Dermatologists can help consumers navigate the best new light therapies for their individual skin conditions
SCHAUMBURG, Ill., March 15, 2011 /PRNewswire-USNewswire/ -- While dermatologists have used lasers successfully for years to treat common skin conditions such as acne, rosacea and aging skin, it now appears that even non-laser lights may provide some of the same benefits. In fact, lights of different colors are being used in several in-office and at-home therapies that offer consumers an alternative to more expensive laser treatments, but all may not be equally effective.
"Non-laser light treatments for the skin can be more affordable than laser treatments – an appealing benefit that makes them more accessible to a larger number of people," said dermatologist Murad Alam, MD, FAAD, chief of the Section of Cutaneous Surgery and Aesthetic Surgery, and associate professor of dermatology, otolaryngology, and surgery at Northwestern University, Chicago. "While lights offer technology similar to professional laser treatments, not all home devices deliver visible results."
Colored Lights: A Spectrum of Uses for the Skin
Of all the uses of light therapy, treating active acne is supported by the most evidence in the medical literature, although this technology is still being evaluated. The consumer demand for light-based acne treatments stems from concerns in recent years over the use of many traditional oral therapies for acne. For example, Dr. Alam noted that more patients are developing resistance to oral antibiotics typically used for acne, and the use of isotretinoin for resistant severe acne has become more complex due to government controls.
One of the most popular in-office acne treatments cleared by the U.S. Food and Drug Administration (FDA) is blue-light therapy. Blue light (in the range of 405 – 420nm) seems to work by killing the acne-causing bacteria known as propionibacterium acnes, or P. acnes, which can cause inflammation in acne. In effect, blue-light therapy can help reduce acne by decreasing the amount of inflammation-causing bacteria.
"Although blue-light therapy is not as effective as oral antibiotics in clearing active acne, it appears to offer some degree of improvement for patients who are not good candidates for traditional acne therapies," said Dr. Alam. "However, in-office treatments must be administered up to three times per week to be effective."

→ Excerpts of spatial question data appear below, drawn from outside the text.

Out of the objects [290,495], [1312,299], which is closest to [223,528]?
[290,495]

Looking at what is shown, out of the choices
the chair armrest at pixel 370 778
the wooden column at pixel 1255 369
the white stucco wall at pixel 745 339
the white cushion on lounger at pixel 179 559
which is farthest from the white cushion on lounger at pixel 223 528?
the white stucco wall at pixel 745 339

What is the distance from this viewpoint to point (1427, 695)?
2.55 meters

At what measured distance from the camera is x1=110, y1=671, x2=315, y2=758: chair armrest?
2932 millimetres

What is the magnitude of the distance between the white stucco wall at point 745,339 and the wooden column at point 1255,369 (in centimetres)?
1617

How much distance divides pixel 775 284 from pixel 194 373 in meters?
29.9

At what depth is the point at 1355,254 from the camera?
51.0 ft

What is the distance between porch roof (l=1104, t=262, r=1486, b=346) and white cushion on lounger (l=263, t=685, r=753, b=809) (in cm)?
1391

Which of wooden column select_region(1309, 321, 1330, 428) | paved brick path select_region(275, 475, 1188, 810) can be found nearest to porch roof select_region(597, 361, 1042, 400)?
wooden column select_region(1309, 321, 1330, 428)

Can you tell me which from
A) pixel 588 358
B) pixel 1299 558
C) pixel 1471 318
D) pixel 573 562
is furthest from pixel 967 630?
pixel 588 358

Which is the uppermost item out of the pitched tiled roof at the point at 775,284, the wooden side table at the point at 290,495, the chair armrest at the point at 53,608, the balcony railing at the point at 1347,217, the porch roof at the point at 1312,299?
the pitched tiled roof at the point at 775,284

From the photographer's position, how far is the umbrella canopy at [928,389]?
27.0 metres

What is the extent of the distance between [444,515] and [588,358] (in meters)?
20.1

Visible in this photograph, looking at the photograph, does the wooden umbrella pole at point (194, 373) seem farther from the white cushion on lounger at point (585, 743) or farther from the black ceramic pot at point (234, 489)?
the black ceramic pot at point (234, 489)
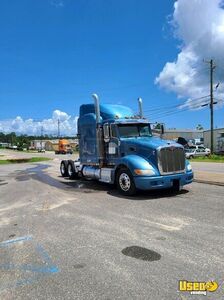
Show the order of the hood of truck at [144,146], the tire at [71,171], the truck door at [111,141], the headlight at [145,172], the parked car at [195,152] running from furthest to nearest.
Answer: the parked car at [195,152], the tire at [71,171], the truck door at [111,141], the hood of truck at [144,146], the headlight at [145,172]

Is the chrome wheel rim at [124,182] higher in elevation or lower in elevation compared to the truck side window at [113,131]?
lower

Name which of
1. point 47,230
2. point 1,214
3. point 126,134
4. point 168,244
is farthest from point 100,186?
point 168,244

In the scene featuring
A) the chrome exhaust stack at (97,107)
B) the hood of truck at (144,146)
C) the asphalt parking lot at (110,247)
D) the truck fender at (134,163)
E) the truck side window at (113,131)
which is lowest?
the asphalt parking lot at (110,247)

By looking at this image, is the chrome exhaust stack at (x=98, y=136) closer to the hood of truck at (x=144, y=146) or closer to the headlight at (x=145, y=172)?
the hood of truck at (x=144, y=146)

Recently, some light-based treatments for acne have been introduced as over-the-counter devices for patients to use at home. Dr. Alam cautioned that the at-home devices have a small size opening through which the light passes, making them impractical for treating large areas of acne. The device also must be held steady for an extended period to treat one area of active acne, which can be difficult.
In addition, dermatologists are investigating red light (in the range of 600 – 950nm) therapy to treat acne, rosacea and wrinkles. Red light works theoretically by stimulating the skin's energy making machine, known as the mitochondria. As such, stimulated mitochondria make older cells behave more like energetic youthful cells – which holds the key to red light's anti-aging potential.
"There are a handful of office-based and at-home red-light devices being marketed to offer improvement in the appearance of aging skin, but more definitive research is needed before we can determine the effectiveness of this therapy," said Dr. Alam. "Compliance appears to be one of the biggest hurdles for red-light devices, as the therapy requires multiple treatments over an extended period of time to produce a noticeable improvement in aging skin."
Red light also is being used in photodynamic therapy (PDT) for the treatment of acne. For example, each of the two topically applied chemical solutions used in PDT to accelerate and improve the acne reduction process can be used in combination with blue light or in combination with red light (635 – 670nm) to improve the control of acne with lights.
Green-light therapy is another of the colored light treatments and is used in combination with red and yellow lights that may alter skin functioning. More research into this technology is needed.
"When light of wavelengths in the range of 532 – 595nm, or green to yellow, is used on the skin, it can reduce skin redness in some patients with age-related central facial redness and blood vessels, or rosacea," said Dr. Alam. "But future research is needed to explore light therapy in this area of dermatology."
Light Emitting Diodes (LED): A Versatile Light Source in Dermatology
Several of the at-home devices designed to fight acne use special types of lights called light-emitting diodes, or LEDs. Dr. Alam explained that LEDs – which were created in the 1960s but have traditionally only been used for displays on electronic devices – are semiconductors that transform electricity into light of various colors. More recently, it has become possible to make brighter LEDs and to make LEDs in many different colors, from ultraviolet to infrared wavelengths (247 to 1300nm).
"LEDs are significant biologically because they can modify the function of mitochondria within cells. This can have applications for dermatology, as LEDs may be able to improve wound healing by reducing inflammation, and improve sun-damaged skin by accelerating the growth of new collagen."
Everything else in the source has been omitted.